Keywords
annotation, language, speech, narrative, naturalistic stimulus, fMRI, studyforrest
annotation, language, speech, narrative, naturalistic stimulus, fMRI, studyforrest
Cognitive and psychiatric neuroimaging are moving towards studying brain functions under conditions of lifelike complexity1,2. Motion pictures3 and continuous narratives4,5 are increasingly utilized as so called “naturalistic stimuli”. Naturalistic stimuli are usually designed for commercial purposes and to entertain their audiences. Thus, the temporal structure of their feature space is usually not explicitly known, leading to an “annotation bottleneck”6 when used for neuroscientific research.
Data-driven methods like inter-subject correlation (ISC)7 or independent component analysis (ICA)8 are often used to analyze such fMRI data in order to circumvent this bottleneck.
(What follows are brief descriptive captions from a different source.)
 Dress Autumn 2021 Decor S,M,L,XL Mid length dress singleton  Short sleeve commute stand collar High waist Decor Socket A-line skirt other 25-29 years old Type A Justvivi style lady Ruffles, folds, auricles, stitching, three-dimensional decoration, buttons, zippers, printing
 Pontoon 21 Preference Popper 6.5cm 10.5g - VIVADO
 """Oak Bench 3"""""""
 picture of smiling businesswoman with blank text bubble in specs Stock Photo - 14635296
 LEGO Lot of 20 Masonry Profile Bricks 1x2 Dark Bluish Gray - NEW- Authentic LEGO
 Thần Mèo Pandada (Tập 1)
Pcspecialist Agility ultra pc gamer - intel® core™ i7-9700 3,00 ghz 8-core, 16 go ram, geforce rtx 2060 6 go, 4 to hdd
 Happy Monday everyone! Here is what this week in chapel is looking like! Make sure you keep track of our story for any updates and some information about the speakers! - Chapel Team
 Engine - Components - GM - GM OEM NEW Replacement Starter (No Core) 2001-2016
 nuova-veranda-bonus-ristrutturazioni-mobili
However, use of data-driven methods alone falls short of associating results with particular stimulus events9. Model-driven methods, like the general linear model (GLM), which are based on stimulus annotations can be useful to test hypotheses on specific brain functions under more ecologically valid conditions, to statistically control confounding stimulus features, and to explain not just “how” the brain is responding to a stimulus but also “why”10. Studies using GLMs based on annotations of a stimulus’ temporal structure have elucidated, for example, how the brain responds to visual features of a movie11 or speech-related features of a narrative12. Furthermore, stimulus annotations can inform data-driven methods about a stimulus’ temporal dynamics, or model-driven and data-driven methods can be combined to improve the interpretability of results13.
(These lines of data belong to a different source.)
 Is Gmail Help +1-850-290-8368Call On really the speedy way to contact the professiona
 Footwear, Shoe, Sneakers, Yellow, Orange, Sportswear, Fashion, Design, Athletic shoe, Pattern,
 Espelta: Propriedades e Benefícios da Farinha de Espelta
Here we provide an annotation with exact onset and offset of each sentence, word and phoneme (see Table 1 for an overview) spoken in the audio-visual movie “Forrest Gump”14 and its audio-description (i.e. the movie’s soundtrack with an additional narrator)15. fMRI data of participants watching the audio-visual movie16 and listening to the audio-description17 are the core data of the publicly available studyforrest dataset (studyforrest.org). The current publication enables researchers to model hemodynamic brain responses that correlate with a variety of aspects of spoken language ranging from a speaker’s identity, to phonetics, grammar, syntax, and semantics. This publication extends already available annotations of portrayed emotions18, perceived emotions19, as well as cuts and locations depicted in the movie20. All annotations can be used in any study focusing on aspects of real-life cognition by serving as additional confound measures describing the temporal structure and feature space of the stimuli.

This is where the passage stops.